Was ist denn die Frage?

Wenn du nur ein JRE 1.6 auf deiner Kiste am laufen hast, kannst du eben keine Klassen ausführen die für Java 7 kompiliert wurden, ist doch logisch.


----------



## AFlieger (26. Okt 2011)

> Irgendwie verstehe ich dieses Konzept aber nicht, denn ich fänds irgendwie logischer wenn die Plugins die mit JDK 1.7 oder höher entwickelt wurden abwärtskompatibel sein sollten, und nicht unbedingt mit JDK 1.6 zu entwickeln sind. Dem ist halt aber nicht so.



In Java 7 sind Spracherweiterungen hinzugekommen. Stichwort "Project Coin". Wie soll das mit der Abwärtskompatibilität funktionieren?


----------



## Gast2 (26. Okt 2011)

Die sind ja auch abwärtskompatibel. Das heisst, dass man Java 6 Klassen in 7 nutzen kann und nicht umgekehrt. 

Was du versuchst (eine 7er Klasse in 6 zu nutzen) nennt man Aufwärtskompatibilität. Das geht natürlich nicht!


----------



## L-ectron-X (26. Okt 2011)

Man könnte da am Besten das Hauptprogramm bei neuen JDK-Versionen mit der jeweils aktuellen Version kompilieren und das Programm gleich eine Versionsnummer nach oben schalten, um anzuzeigen, dass es angepasst wurde.


----------



## AFlieger (26. Okt 2011)

@kappesf

du hast natürlich Recht. :toll:


----------



## FerFemNemBem (26. Okt 2011)

Halloechen,

Du kannst auch einfach den Hinweis (in der readme.txt o.ä.) geben, dass der Plugin-Ersteller mit "-target 1.6" compilieren soll. Sprach und Syntaxerweiterungen des 7er JDK kann er dann natuerlich nicht nutzen.

Gruss, FFNB.


----------



## BlubBlub (28. Okt 2011)

> Du kannst auch einfach den Hinweis (in der readme.txt o.ä.) geben, dass der Plugin-Ersteller mit "-target 1.6" compilieren soll. Sprach und Syntaxerweiterungen des 7er JDK kann er dann natuerlich nicht nutzen.

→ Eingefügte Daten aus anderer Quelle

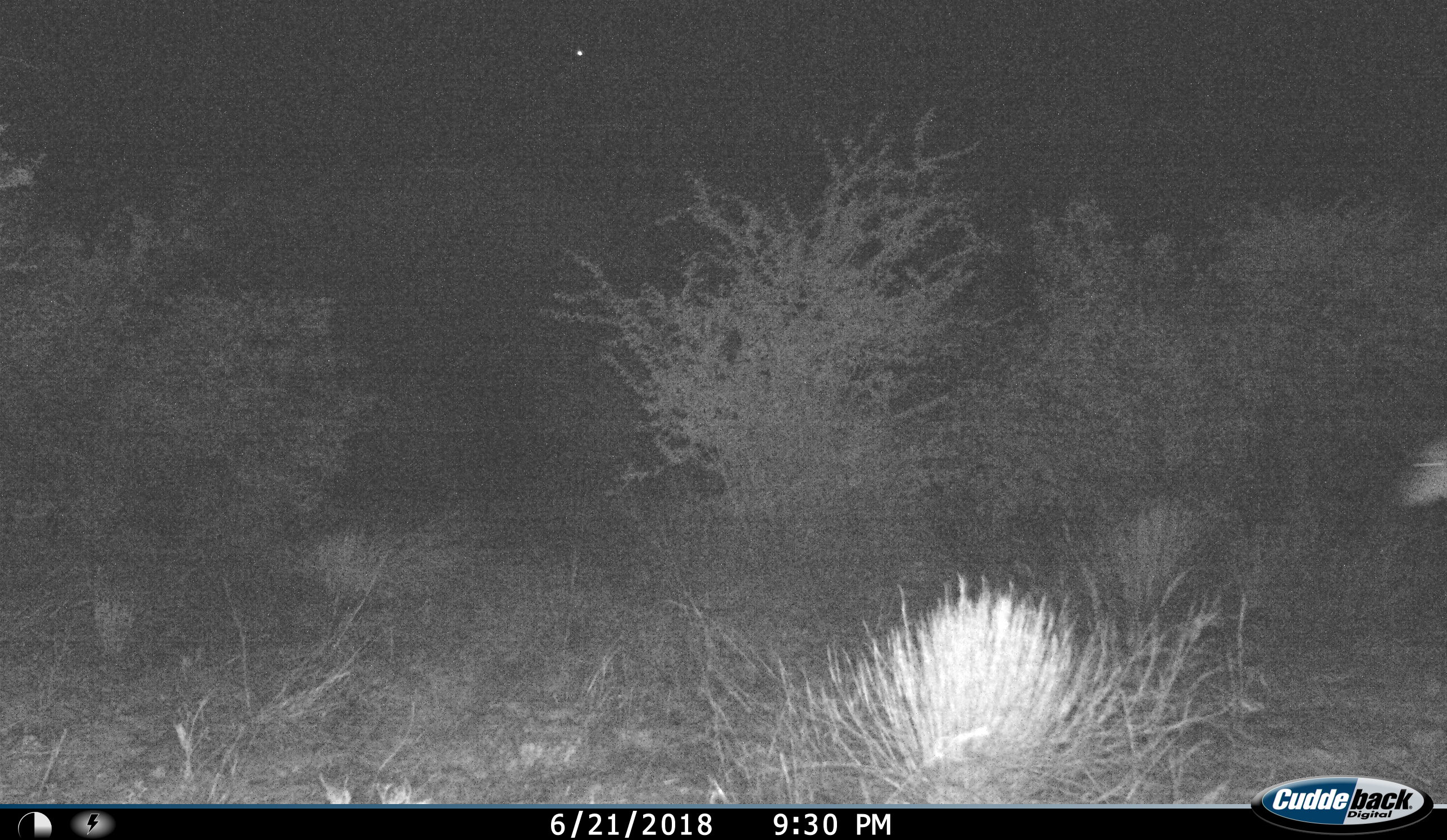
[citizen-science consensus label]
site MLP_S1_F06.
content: unidentified animal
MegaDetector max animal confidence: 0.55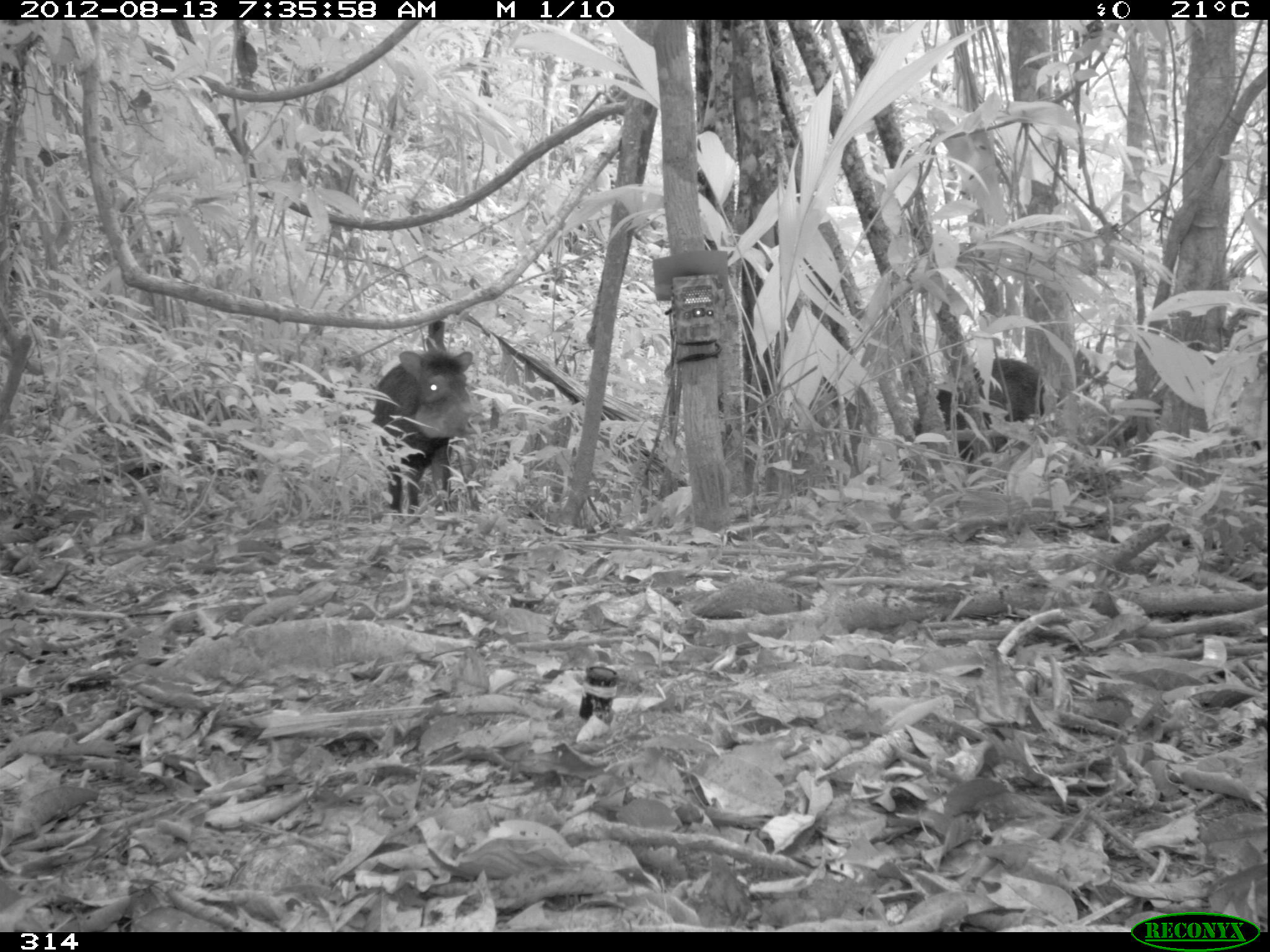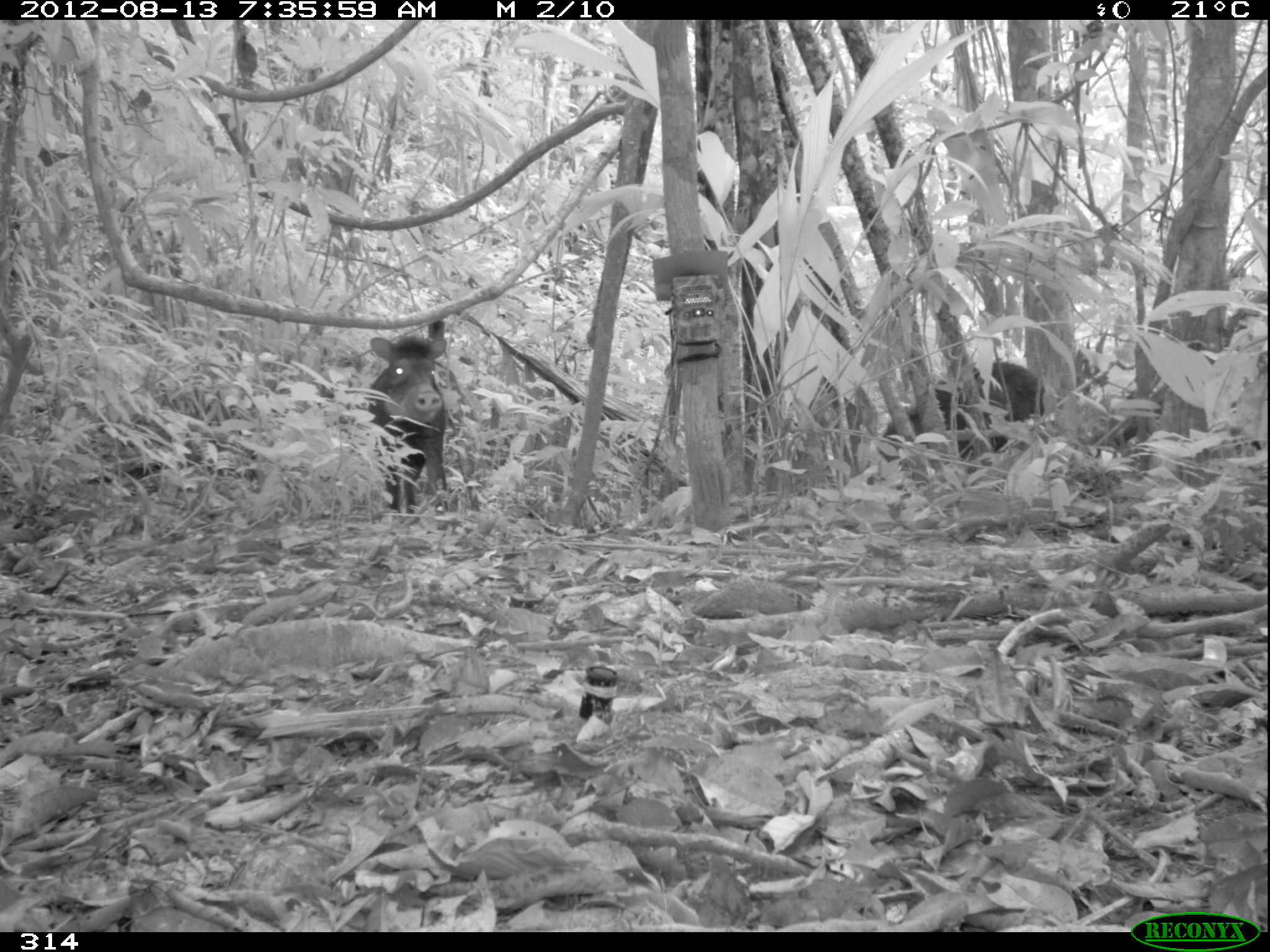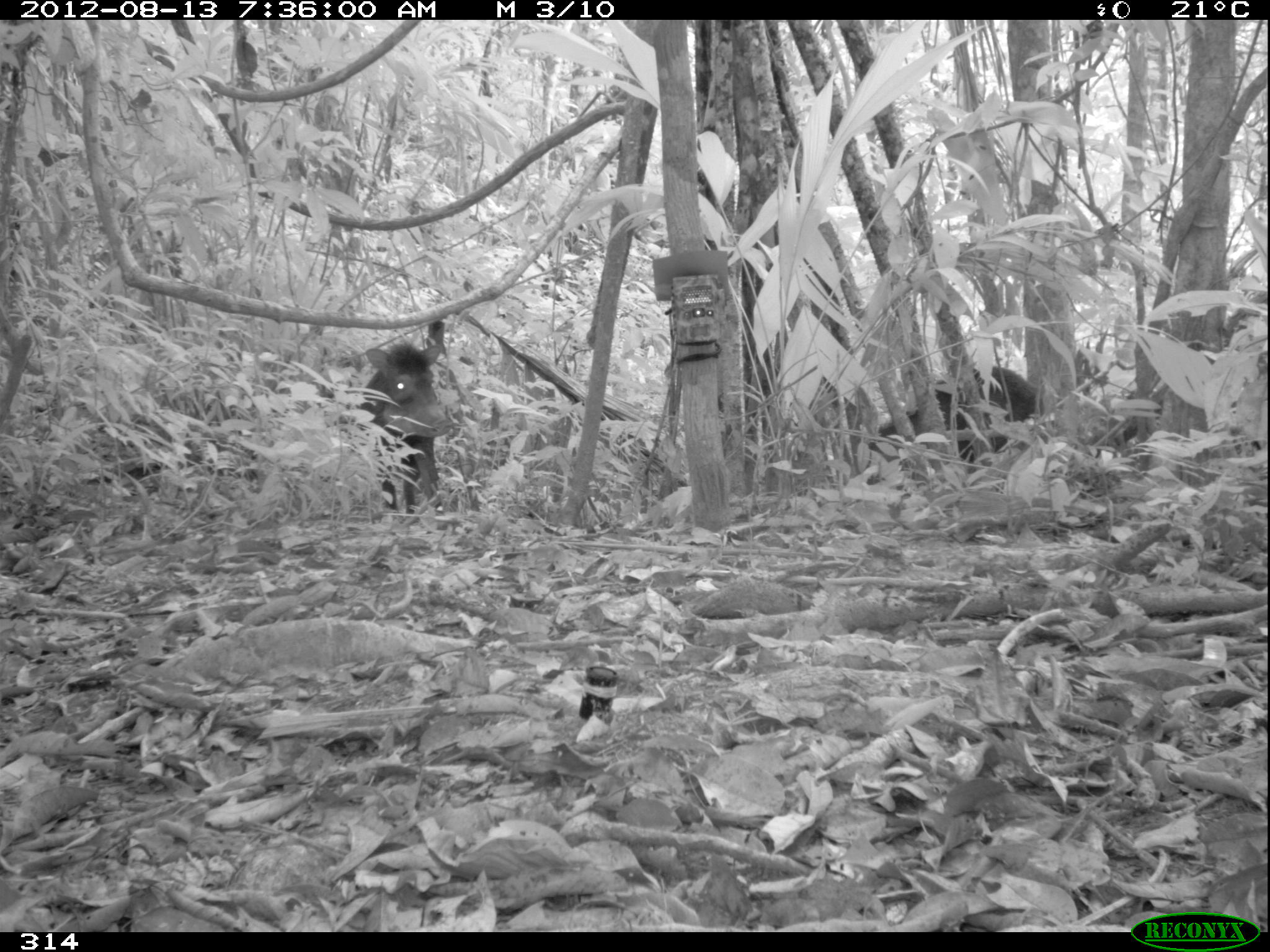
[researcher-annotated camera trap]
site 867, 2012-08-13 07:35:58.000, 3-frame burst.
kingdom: Animalia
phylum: Chordata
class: Mammalia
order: Artiodactyla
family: Tayassuidae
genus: Tayassu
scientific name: Tayassu pecari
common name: white-lipped peccary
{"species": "Tayassu pecari (white-lipped peccary)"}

Ich hab folgende Eingabe gemacht:
javac -cp ..\Api.jar -target 1.6 MyPlugin.java

wobei ich mit jdk1.7.0_01 kompiliert habe.
Als Ausgabe erhalte ich allerdings auf der Konsole:
javac: target release 1.6 conflicts with default source release 1.7

Ich krieg die Datei also nicht kompiliert.
Das verstehe ich nicht ich dachte, ich könnte mit der Angabe -target 1.6 auch mit einer jdk1.7 Version
eine Klasse für ein jre der 1.6 Version erstellen.


----------



## maki (28. Okt 2011)

Es gibt ime nur eine Möglichkeit das wirklich sicher hinzubekommen:
Unter einem JDK 1.6 entwickeln, source und target auf 1.6 stellen.


----------



## FerFemNemBem (28. Okt 2011)

Halloechen,

dann stell mal noch source auf 1.6 also:

javac -cp ..\Api.jar -source 1.6 -target 1.6 MyPlugin.java

Dann hast Du eine vollstaendig 1.6 kompatibele Klasse - auch unter einem 1.7er JDK kompiliert.

Gruss, FFNB.


----------



## BlubBlub (28. Okt 2011)

Eingabe:
javac -cp ..\Api.jar -source 1.6 -target 1.6 MyPlugin.java

hmm, dann erhalte ich folgende Ausgabe:
warning: [options] bootstrap class path not set in conjunction with -source 1.6 
1 warning


----------



## FerFemNemBem (28. Okt 2011)

Halloechen,

dann setz den bootclasspath noch. Compiliert hat es aber trotz der Warnung oder?

Hier findest Du die javac Dokumentation. Dort wird auch auf Dein Problem eingegangen.

Sorry, muss jetzt hier erstmal los. Evtl. kann ich Dir heute Abend noch genaueres dazu schrieben...

// EDIT: noch kurz als Beispiel:

javac -cp ..\Api.jar -bootclasspath [Pfad_Zu_Deinem_1.6er_rt.jar] -source 1.6 -target 1.6 MyPlugin.java

Gruss, FFNB.


----------



## BlubBlub (28. Okt 2011)

Jau hast recht es wird zwar ne Warnung ausgeben aber die Datei wird dennoch kompiliert und funtkioniert auch richtig.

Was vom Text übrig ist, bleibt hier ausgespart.